One of the fundamental tenets of recovery is that it ultimately has to be the addict’s decision. Conventional wisdom indicates that an addict can’t get clean for anyone else but themselves and they have to truly want to enter treatment. This assertion is of little comfort, however, to the millions of families that have been ripped apart by drug and alcohol abuse. At some point, every loved one of an addict has wished they could force them to get help, but with relapse rates among recovering addicts being as high as they are, is that really the answer? Certain members of the Pennsylvania State Legislature are thinking it might be.
State Minority Leader Senator Jay Costa, Pennsylvania’s highest-ranking democrat, recently introduced legislation into the Harrisburg chamber that would let family members petition to involuntarily commit a relative to treatment. In the House, the Republican chairman of the Health Committee says he is preparing a separate bill that would allow involuntary treatment of a drug user after an overdose. The ideas come as leaders from both parties have heard from more and more aggrieved constituents claiming to feel powerless to do anything about their loved ones’ substance abuse and chemical dependency. Pennsylvania saw a nearly 24 percent increase in overdoses from 2014 to 2015, most of which was from heroin and opioids.
While overdose prevention is one of the few examples of bipartisan cooperation exhibited by PA lawmakers, the idea of forced treatment is raising some eyebrows. The American Civil Liberties Union of Pennsylvania said it would oppose Costa’s bill, which would allow involuntary drug-treatment commitments after a petition from a spouse or relative, an evaluation by a physician, and a hearing, citing concerns that this approach may undermine people’s fundamental rights to liberty. The organization is also concerned about the ambiguity of the bill’s language, specifically at what point the family and doctor can step in on the addict’s behalf.

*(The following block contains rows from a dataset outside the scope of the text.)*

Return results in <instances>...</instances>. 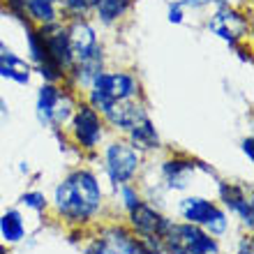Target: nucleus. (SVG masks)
Segmentation results:
<instances>
[{
    "mask_svg": "<svg viewBox=\"0 0 254 254\" xmlns=\"http://www.w3.org/2000/svg\"><path fill=\"white\" fill-rule=\"evenodd\" d=\"M54 208L69 227H86L104 208V190L95 171L81 167L63 178L54 190Z\"/></svg>",
    "mask_w": 254,
    "mask_h": 254,
    "instance_id": "nucleus-1",
    "label": "nucleus"
},
{
    "mask_svg": "<svg viewBox=\"0 0 254 254\" xmlns=\"http://www.w3.org/2000/svg\"><path fill=\"white\" fill-rule=\"evenodd\" d=\"M141 97V83L136 74L132 72H104L90 83L88 88V104L97 111L100 116L109 114L116 104Z\"/></svg>",
    "mask_w": 254,
    "mask_h": 254,
    "instance_id": "nucleus-2",
    "label": "nucleus"
},
{
    "mask_svg": "<svg viewBox=\"0 0 254 254\" xmlns=\"http://www.w3.org/2000/svg\"><path fill=\"white\" fill-rule=\"evenodd\" d=\"M74 109H76V100L67 88H61L58 83H42V88L37 90L35 116L42 127H49L56 132L63 129L72 121Z\"/></svg>",
    "mask_w": 254,
    "mask_h": 254,
    "instance_id": "nucleus-3",
    "label": "nucleus"
},
{
    "mask_svg": "<svg viewBox=\"0 0 254 254\" xmlns=\"http://www.w3.org/2000/svg\"><path fill=\"white\" fill-rule=\"evenodd\" d=\"M164 241L167 254H220V241L190 222H171Z\"/></svg>",
    "mask_w": 254,
    "mask_h": 254,
    "instance_id": "nucleus-4",
    "label": "nucleus"
},
{
    "mask_svg": "<svg viewBox=\"0 0 254 254\" xmlns=\"http://www.w3.org/2000/svg\"><path fill=\"white\" fill-rule=\"evenodd\" d=\"M178 213H181L183 222L196 224V227H201L203 231H208L213 238H222V236L229 231L227 210H224L220 203L206 199V196H199V194L185 196V199L178 203Z\"/></svg>",
    "mask_w": 254,
    "mask_h": 254,
    "instance_id": "nucleus-5",
    "label": "nucleus"
},
{
    "mask_svg": "<svg viewBox=\"0 0 254 254\" xmlns=\"http://www.w3.org/2000/svg\"><path fill=\"white\" fill-rule=\"evenodd\" d=\"M141 153L125 139H116L104 148V174L111 188L129 185L141 169Z\"/></svg>",
    "mask_w": 254,
    "mask_h": 254,
    "instance_id": "nucleus-6",
    "label": "nucleus"
},
{
    "mask_svg": "<svg viewBox=\"0 0 254 254\" xmlns=\"http://www.w3.org/2000/svg\"><path fill=\"white\" fill-rule=\"evenodd\" d=\"M69 132H72L74 143L81 150L93 153V150L100 148L102 139H104V118L88 102L76 104V109H74V114H72V121H69Z\"/></svg>",
    "mask_w": 254,
    "mask_h": 254,
    "instance_id": "nucleus-7",
    "label": "nucleus"
},
{
    "mask_svg": "<svg viewBox=\"0 0 254 254\" xmlns=\"http://www.w3.org/2000/svg\"><path fill=\"white\" fill-rule=\"evenodd\" d=\"M208 30L215 35V37H220L224 44H229L231 49L241 47V42L248 37L250 33V21L243 16L238 9L229 5H217L215 7L213 16L208 19Z\"/></svg>",
    "mask_w": 254,
    "mask_h": 254,
    "instance_id": "nucleus-8",
    "label": "nucleus"
},
{
    "mask_svg": "<svg viewBox=\"0 0 254 254\" xmlns=\"http://www.w3.org/2000/svg\"><path fill=\"white\" fill-rule=\"evenodd\" d=\"M127 220H129V231L136 238H164L174 222L148 201H141L136 208H132L127 213Z\"/></svg>",
    "mask_w": 254,
    "mask_h": 254,
    "instance_id": "nucleus-9",
    "label": "nucleus"
},
{
    "mask_svg": "<svg viewBox=\"0 0 254 254\" xmlns=\"http://www.w3.org/2000/svg\"><path fill=\"white\" fill-rule=\"evenodd\" d=\"M37 30L42 35L49 61L54 63L67 79V74H69V69L74 65L72 49H69V40H67V26H63L61 21H56V23H49V26H37Z\"/></svg>",
    "mask_w": 254,
    "mask_h": 254,
    "instance_id": "nucleus-10",
    "label": "nucleus"
},
{
    "mask_svg": "<svg viewBox=\"0 0 254 254\" xmlns=\"http://www.w3.org/2000/svg\"><path fill=\"white\" fill-rule=\"evenodd\" d=\"M162 181L167 185V190H174V192H183V190L190 188V181H192L194 171H203V174H213V169L203 164L201 160H194V157H185V155H176V157H169V160L162 162Z\"/></svg>",
    "mask_w": 254,
    "mask_h": 254,
    "instance_id": "nucleus-11",
    "label": "nucleus"
},
{
    "mask_svg": "<svg viewBox=\"0 0 254 254\" xmlns=\"http://www.w3.org/2000/svg\"><path fill=\"white\" fill-rule=\"evenodd\" d=\"M67 40H69V49H72L74 63L88 61L95 56H102L104 49L100 44V37L95 33V28L88 23L86 19H72L67 26Z\"/></svg>",
    "mask_w": 254,
    "mask_h": 254,
    "instance_id": "nucleus-12",
    "label": "nucleus"
},
{
    "mask_svg": "<svg viewBox=\"0 0 254 254\" xmlns=\"http://www.w3.org/2000/svg\"><path fill=\"white\" fill-rule=\"evenodd\" d=\"M217 192H220V201L224 210L238 215V220L248 229L254 227V208H252V196L245 192L243 185L238 183H227L217 181Z\"/></svg>",
    "mask_w": 254,
    "mask_h": 254,
    "instance_id": "nucleus-13",
    "label": "nucleus"
},
{
    "mask_svg": "<svg viewBox=\"0 0 254 254\" xmlns=\"http://www.w3.org/2000/svg\"><path fill=\"white\" fill-rule=\"evenodd\" d=\"M35 74V67L30 61L21 58L12 47H7L5 42L0 40V79L12 81L16 86H30Z\"/></svg>",
    "mask_w": 254,
    "mask_h": 254,
    "instance_id": "nucleus-14",
    "label": "nucleus"
},
{
    "mask_svg": "<svg viewBox=\"0 0 254 254\" xmlns=\"http://www.w3.org/2000/svg\"><path fill=\"white\" fill-rule=\"evenodd\" d=\"M102 118H104V123H109V125L114 127V129L127 134L129 129H134V127L139 125L143 118H148V111L141 100H129V102L116 104V107L111 109L109 114L102 116Z\"/></svg>",
    "mask_w": 254,
    "mask_h": 254,
    "instance_id": "nucleus-15",
    "label": "nucleus"
},
{
    "mask_svg": "<svg viewBox=\"0 0 254 254\" xmlns=\"http://www.w3.org/2000/svg\"><path fill=\"white\" fill-rule=\"evenodd\" d=\"M26 217L19 208H7L0 213V238L5 245H19L26 238Z\"/></svg>",
    "mask_w": 254,
    "mask_h": 254,
    "instance_id": "nucleus-16",
    "label": "nucleus"
},
{
    "mask_svg": "<svg viewBox=\"0 0 254 254\" xmlns=\"http://www.w3.org/2000/svg\"><path fill=\"white\" fill-rule=\"evenodd\" d=\"M127 141H129V143H132V146L136 148L141 155H143V153H153V150H157V148L162 146L160 132H157L155 123L150 121V116H148V118H143L139 125L134 127V129H129V132H127Z\"/></svg>",
    "mask_w": 254,
    "mask_h": 254,
    "instance_id": "nucleus-17",
    "label": "nucleus"
},
{
    "mask_svg": "<svg viewBox=\"0 0 254 254\" xmlns=\"http://www.w3.org/2000/svg\"><path fill=\"white\" fill-rule=\"evenodd\" d=\"M100 236L118 254H143V250H141V241L127 227H121V224H111V227H107Z\"/></svg>",
    "mask_w": 254,
    "mask_h": 254,
    "instance_id": "nucleus-18",
    "label": "nucleus"
},
{
    "mask_svg": "<svg viewBox=\"0 0 254 254\" xmlns=\"http://www.w3.org/2000/svg\"><path fill=\"white\" fill-rule=\"evenodd\" d=\"M102 72H104V54L95 56V58H88V61L74 63L69 74H67V79H72L74 88H90V83H93Z\"/></svg>",
    "mask_w": 254,
    "mask_h": 254,
    "instance_id": "nucleus-19",
    "label": "nucleus"
},
{
    "mask_svg": "<svg viewBox=\"0 0 254 254\" xmlns=\"http://www.w3.org/2000/svg\"><path fill=\"white\" fill-rule=\"evenodd\" d=\"M88 2L104 26H114L129 12L134 0H88Z\"/></svg>",
    "mask_w": 254,
    "mask_h": 254,
    "instance_id": "nucleus-20",
    "label": "nucleus"
},
{
    "mask_svg": "<svg viewBox=\"0 0 254 254\" xmlns=\"http://www.w3.org/2000/svg\"><path fill=\"white\" fill-rule=\"evenodd\" d=\"M26 19L35 26H49L61 19V5L58 0H26Z\"/></svg>",
    "mask_w": 254,
    "mask_h": 254,
    "instance_id": "nucleus-21",
    "label": "nucleus"
},
{
    "mask_svg": "<svg viewBox=\"0 0 254 254\" xmlns=\"http://www.w3.org/2000/svg\"><path fill=\"white\" fill-rule=\"evenodd\" d=\"M19 203L26 208V210H33V213H37V215L47 213V208H49V199L40 190H28V192H23L19 196Z\"/></svg>",
    "mask_w": 254,
    "mask_h": 254,
    "instance_id": "nucleus-22",
    "label": "nucleus"
},
{
    "mask_svg": "<svg viewBox=\"0 0 254 254\" xmlns=\"http://www.w3.org/2000/svg\"><path fill=\"white\" fill-rule=\"evenodd\" d=\"M116 194L121 196V208H125L127 213L132 210V208H136L141 203V192L136 188H134L132 183L129 185H121V188H116Z\"/></svg>",
    "mask_w": 254,
    "mask_h": 254,
    "instance_id": "nucleus-23",
    "label": "nucleus"
},
{
    "mask_svg": "<svg viewBox=\"0 0 254 254\" xmlns=\"http://www.w3.org/2000/svg\"><path fill=\"white\" fill-rule=\"evenodd\" d=\"M58 5L72 19H86L88 12H90V2L88 0H58Z\"/></svg>",
    "mask_w": 254,
    "mask_h": 254,
    "instance_id": "nucleus-24",
    "label": "nucleus"
},
{
    "mask_svg": "<svg viewBox=\"0 0 254 254\" xmlns=\"http://www.w3.org/2000/svg\"><path fill=\"white\" fill-rule=\"evenodd\" d=\"M83 254H118L111 245H109L102 236H97V238H93V241L86 245V250H83Z\"/></svg>",
    "mask_w": 254,
    "mask_h": 254,
    "instance_id": "nucleus-25",
    "label": "nucleus"
},
{
    "mask_svg": "<svg viewBox=\"0 0 254 254\" xmlns=\"http://www.w3.org/2000/svg\"><path fill=\"white\" fill-rule=\"evenodd\" d=\"M167 19H169V23H176V26L185 21V5H183L181 0H176V2H171V5H169Z\"/></svg>",
    "mask_w": 254,
    "mask_h": 254,
    "instance_id": "nucleus-26",
    "label": "nucleus"
},
{
    "mask_svg": "<svg viewBox=\"0 0 254 254\" xmlns=\"http://www.w3.org/2000/svg\"><path fill=\"white\" fill-rule=\"evenodd\" d=\"M5 5L16 19L26 16V0H5Z\"/></svg>",
    "mask_w": 254,
    "mask_h": 254,
    "instance_id": "nucleus-27",
    "label": "nucleus"
},
{
    "mask_svg": "<svg viewBox=\"0 0 254 254\" xmlns=\"http://www.w3.org/2000/svg\"><path fill=\"white\" fill-rule=\"evenodd\" d=\"M185 7H192V9H201V7H208V5H227V0H181Z\"/></svg>",
    "mask_w": 254,
    "mask_h": 254,
    "instance_id": "nucleus-28",
    "label": "nucleus"
},
{
    "mask_svg": "<svg viewBox=\"0 0 254 254\" xmlns=\"http://www.w3.org/2000/svg\"><path fill=\"white\" fill-rule=\"evenodd\" d=\"M236 254H254L252 236H245V238H241V243H238V250H236Z\"/></svg>",
    "mask_w": 254,
    "mask_h": 254,
    "instance_id": "nucleus-29",
    "label": "nucleus"
},
{
    "mask_svg": "<svg viewBox=\"0 0 254 254\" xmlns=\"http://www.w3.org/2000/svg\"><path fill=\"white\" fill-rule=\"evenodd\" d=\"M252 146H254V139H252V136H248V139H243L241 148H243V155H245V157H248V162H252V160H254Z\"/></svg>",
    "mask_w": 254,
    "mask_h": 254,
    "instance_id": "nucleus-30",
    "label": "nucleus"
},
{
    "mask_svg": "<svg viewBox=\"0 0 254 254\" xmlns=\"http://www.w3.org/2000/svg\"><path fill=\"white\" fill-rule=\"evenodd\" d=\"M9 118V104H7V100L0 95V123L7 121Z\"/></svg>",
    "mask_w": 254,
    "mask_h": 254,
    "instance_id": "nucleus-31",
    "label": "nucleus"
},
{
    "mask_svg": "<svg viewBox=\"0 0 254 254\" xmlns=\"http://www.w3.org/2000/svg\"><path fill=\"white\" fill-rule=\"evenodd\" d=\"M0 254H9V252H7V245H5V243H0Z\"/></svg>",
    "mask_w": 254,
    "mask_h": 254,
    "instance_id": "nucleus-32",
    "label": "nucleus"
},
{
    "mask_svg": "<svg viewBox=\"0 0 254 254\" xmlns=\"http://www.w3.org/2000/svg\"><path fill=\"white\" fill-rule=\"evenodd\" d=\"M0 206H2V196H0Z\"/></svg>",
    "mask_w": 254,
    "mask_h": 254,
    "instance_id": "nucleus-33",
    "label": "nucleus"
}]
</instances>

They also indicated that they would like to see additional verification measures beyond the word of a single doctor before a person is labeled an addict.
Despite institutional pushback from human rights groups, the idea of compulsory treatment admission is gaining more and more legislative support from lawmakers who are exhausted from trying to find solutions to this urgent and devastating public health issue. No matter what side of the political aisle one may occupy, it’s worth examining whether forced treatment is the best answer, as well as its long-term efficacy. It could very well save the lives of many vulnerable people who would never seek treatment on their own; but it could also set a dangerous precedent regarding a person’s individual rights. While addiction is a disease that often robs victims of the ability to make their own decisions, just how far does that inability go? With more and more Pennsylvanians dying from drug overdose, there’s an increasing effort to preserve the first word in the phrase “Life, liberty and the pursuit of happiness”, even it means giving the rest of the phrase a little less weight.